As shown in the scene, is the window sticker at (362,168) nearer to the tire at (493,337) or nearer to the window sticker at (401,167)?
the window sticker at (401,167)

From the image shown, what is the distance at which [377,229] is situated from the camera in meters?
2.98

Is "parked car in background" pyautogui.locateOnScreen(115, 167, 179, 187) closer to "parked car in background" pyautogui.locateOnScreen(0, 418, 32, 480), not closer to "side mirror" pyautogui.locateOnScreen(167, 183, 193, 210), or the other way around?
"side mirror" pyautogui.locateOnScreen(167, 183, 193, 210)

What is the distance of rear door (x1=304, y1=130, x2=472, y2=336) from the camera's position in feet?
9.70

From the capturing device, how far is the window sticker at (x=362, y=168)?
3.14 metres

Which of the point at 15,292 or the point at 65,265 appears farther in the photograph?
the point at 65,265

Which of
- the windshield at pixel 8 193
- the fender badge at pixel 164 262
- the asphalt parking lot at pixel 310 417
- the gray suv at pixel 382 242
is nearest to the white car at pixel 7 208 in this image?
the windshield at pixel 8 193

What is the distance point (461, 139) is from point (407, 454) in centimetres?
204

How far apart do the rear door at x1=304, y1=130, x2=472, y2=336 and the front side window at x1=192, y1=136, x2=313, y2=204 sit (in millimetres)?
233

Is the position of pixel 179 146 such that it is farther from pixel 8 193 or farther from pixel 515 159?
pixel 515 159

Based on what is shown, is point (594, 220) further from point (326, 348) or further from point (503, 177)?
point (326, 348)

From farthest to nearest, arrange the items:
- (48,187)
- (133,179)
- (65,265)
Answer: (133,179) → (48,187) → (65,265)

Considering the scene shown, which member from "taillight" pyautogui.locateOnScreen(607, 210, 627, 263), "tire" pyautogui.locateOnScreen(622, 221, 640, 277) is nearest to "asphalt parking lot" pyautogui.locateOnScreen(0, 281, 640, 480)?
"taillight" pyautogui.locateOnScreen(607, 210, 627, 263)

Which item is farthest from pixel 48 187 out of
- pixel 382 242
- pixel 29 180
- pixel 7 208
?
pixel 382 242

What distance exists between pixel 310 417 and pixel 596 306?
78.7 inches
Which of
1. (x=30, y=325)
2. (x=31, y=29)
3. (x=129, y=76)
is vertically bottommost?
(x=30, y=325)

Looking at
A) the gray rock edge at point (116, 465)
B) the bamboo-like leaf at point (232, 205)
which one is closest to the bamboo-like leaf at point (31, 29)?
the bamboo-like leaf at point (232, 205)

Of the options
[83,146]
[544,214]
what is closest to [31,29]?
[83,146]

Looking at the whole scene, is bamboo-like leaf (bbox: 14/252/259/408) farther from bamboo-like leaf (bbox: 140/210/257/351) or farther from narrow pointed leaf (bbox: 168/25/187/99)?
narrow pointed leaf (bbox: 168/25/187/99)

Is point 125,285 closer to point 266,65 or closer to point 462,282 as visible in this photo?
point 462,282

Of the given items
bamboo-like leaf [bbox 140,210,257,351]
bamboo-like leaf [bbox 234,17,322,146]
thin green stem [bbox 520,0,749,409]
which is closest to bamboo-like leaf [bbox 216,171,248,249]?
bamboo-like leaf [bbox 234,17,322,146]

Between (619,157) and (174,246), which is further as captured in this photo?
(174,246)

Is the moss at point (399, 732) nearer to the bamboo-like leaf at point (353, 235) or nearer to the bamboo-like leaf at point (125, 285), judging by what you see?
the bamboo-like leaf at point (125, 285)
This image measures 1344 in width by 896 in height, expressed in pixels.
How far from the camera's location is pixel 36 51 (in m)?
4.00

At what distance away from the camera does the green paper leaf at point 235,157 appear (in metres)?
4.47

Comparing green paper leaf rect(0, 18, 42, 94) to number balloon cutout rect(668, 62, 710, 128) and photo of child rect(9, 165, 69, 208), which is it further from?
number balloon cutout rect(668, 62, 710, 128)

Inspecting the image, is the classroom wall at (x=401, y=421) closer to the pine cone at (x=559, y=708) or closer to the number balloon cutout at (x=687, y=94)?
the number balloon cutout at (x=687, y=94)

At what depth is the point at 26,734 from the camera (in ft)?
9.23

---+---

WHAT IS BEING ASKED: Repeat each record exactly. Omit nothing.

WRITTEN REPLY:
As shown in the scene, is the window sticker at (362,168) nearer to the tire at (493,337) or nearer to the window sticker at (401,167)?
the window sticker at (401,167)

From the image shown, what is the distance at which [377,229] is situated from the camera in meters?
2.98

Is "parked car in background" pyautogui.locateOnScreen(115, 167, 179, 187) closer to "parked car in background" pyautogui.locateOnScreen(0, 418, 32, 480), not closer to "side mirror" pyautogui.locateOnScreen(167, 183, 193, 210), or the other way around?
"side mirror" pyautogui.locateOnScreen(167, 183, 193, 210)

What is the distance of rear door (x1=304, y1=130, x2=472, y2=336) from the camera's position in feet?
9.70

From the capturing device, how far is the window sticker at (x=362, y=168)?
3.14 metres

Which of the point at 15,292 or the point at 65,265 appears farther in the photograph?
the point at 65,265

Which of
- the windshield at pixel 8 193
- the fender badge at pixel 164 262
- the asphalt parking lot at pixel 310 417
- the gray suv at pixel 382 242
is nearest to the white car at pixel 7 208 in this image?
the windshield at pixel 8 193

What is the distance point (461, 139) is from point (407, 454) in centimetres?
204

How far apart do the rear door at x1=304, y1=130, x2=472, y2=336 and the front side window at x1=192, y1=136, x2=313, y2=204 sit (in millimetres)?
233

Is the position of pixel 179 146 such that it is farther from pixel 8 193 or farther from pixel 515 159?
pixel 515 159

Based on what is shown, is point (594, 220) further from point (326, 348) or further from point (503, 177)?
point (326, 348)

From farthest to nearest, arrange the items:
- (48,187)
- (133,179)
- (65,265)
Answer: (133,179) → (48,187) → (65,265)

Considering the scene shown, which member from "taillight" pyautogui.locateOnScreen(607, 210, 627, 263), "tire" pyautogui.locateOnScreen(622, 221, 640, 277) is nearest to "asphalt parking lot" pyautogui.locateOnScreen(0, 281, 640, 480)?
"taillight" pyautogui.locateOnScreen(607, 210, 627, 263)

Which item is farthest from pixel 48 187 out of
- pixel 382 242
- pixel 29 180
- pixel 7 208
?
pixel 382 242

What distance exists between pixel 310 417 and pixel 596 306?
78.7 inches
Which of
1. (x=30, y=325)
2. (x=31, y=29)
3. (x=129, y=76)
is vertically bottommost?
(x=30, y=325)

Looking at
A) the gray rock edge at point (116, 465)
B) the bamboo-like leaf at point (232, 205)
which one is closest to the bamboo-like leaf at point (31, 29)?
the bamboo-like leaf at point (232, 205)

Of the options
[83,146]
[544,214]
what is closest to [31,29]?
[83,146]

Looking at the whole scene, is bamboo-like leaf (bbox: 14/252/259/408) farther from bamboo-like leaf (bbox: 140/210/257/351) or farther from narrow pointed leaf (bbox: 168/25/187/99)?
narrow pointed leaf (bbox: 168/25/187/99)

Is point 125,285 closer to point 266,65 or closer to point 462,282 as visible in this photo?
point 462,282

Of the given items
bamboo-like leaf [bbox 140,210,257,351]
bamboo-like leaf [bbox 234,17,322,146]
thin green stem [bbox 520,0,749,409]
which is closest to bamboo-like leaf [bbox 216,171,248,249]?
bamboo-like leaf [bbox 234,17,322,146]

Between (619,157) and (174,246), which is further as captured in this photo?
(174,246)

Is the moss at point (399, 732) nearer to the bamboo-like leaf at point (353, 235) or nearer to the bamboo-like leaf at point (125, 285), judging by what you see?
the bamboo-like leaf at point (125, 285)
This image measures 1344 in width by 896 in height, expressed in pixels.
How far from the camera's location is pixel 36 51 (in m)?
4.00

At what distance away from the camera does the green paper leaf at point 235,157 appear (in metres)?
4.47

Comparing green paper leaf rect(0, 18, 42, 94) to number balloon cutout rect(668, 62, 710, 128) and photo of child rect(9, 165, 69, 208), which is it further from?
number balloon cutout rect(668, 62, 710, 128)

Inspecting the image, is the classroom wall at (x=401, y=421) closer to the pine cone at (x=559, y=708) or closer to the number balloon cutout at (x=687, y=94)?
the number balloon cutout at (x=687, y=94)

At what depth is the point at 26,734 from the camera (in ft)?
9.23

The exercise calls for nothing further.